Twenty minutes later, the boys were still lost, but they saw a white bird sitting on a branch, looking at them and singing the sweetest song to be heard for miles.

"That bird has been watching us for ages," muttered Blaise out of the corner of his mouth.

Seamus threw a rock at it. "SOD OFF, EAGLE BAIT!"

Blaise raised an eyebrow. "'Eagle bait'? What's next, will you bite your thumb at it?"

Seamus glared. "Oh, yes, because _you_ were doing _so_ much."

"Well, you're pretty good at throwing, so maybe if we follow it we can kill it and eat it," mused Blaise.

"Agreed." Seamus looked much more cheerful.

The young men ran through the forest after the white bird until nightfall. They decided to stop and make 'camp' while they could still see. Blaise found a tree near a little stream for them to sleep in and Seamus found some strawberries at the base of the trunk. They climbed the tree and tried to get as comfortable as possible.

Suddenly, they found themselves covered with leaves. Blaise looked up as Seamus fell out of the tree in surprise.

"There are sodding _BIRDS_ dropping leaves on us, the bastards!" Blaise growled.

Needless to say, the boys got little sleep that night. The next morning they set out after the white bird again, rather grumpily. Every time they lost sight of it, the bird would circle back until they were able to catch up.

"That bird is going to taste so very, very good…" growled Blaise.

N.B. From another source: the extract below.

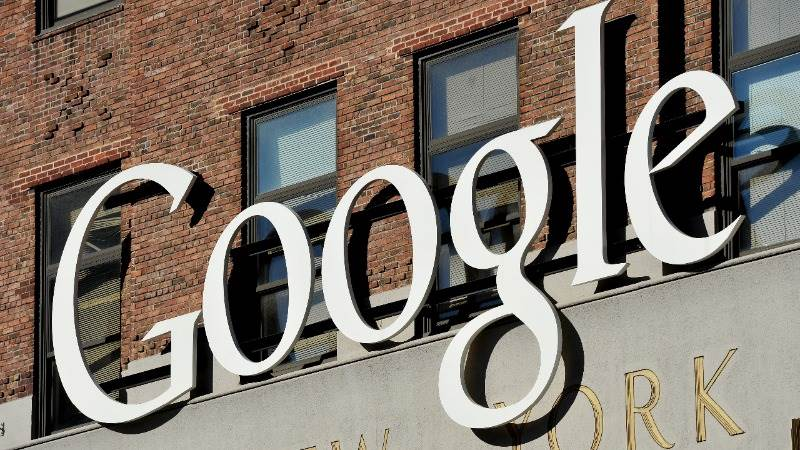 Alphabet rallies to record; S&P at five-month high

"I think it's leading us somewhere," noted Seamus. Indeed, the woods were getting thinner. Twice they had tried to stray from the path the bird was leading them on and the first time came across a musky den with a unicorn carcass in front and snoring within. The second time they had narrowly avoided a centaur brawl that was tearing up an entire clearing. Seamus and Blaise agreed to continue following the bird as directly as they could.

A little later in the morning they saw a cottage in the middle of a large clearing. The bird was perched on the roof.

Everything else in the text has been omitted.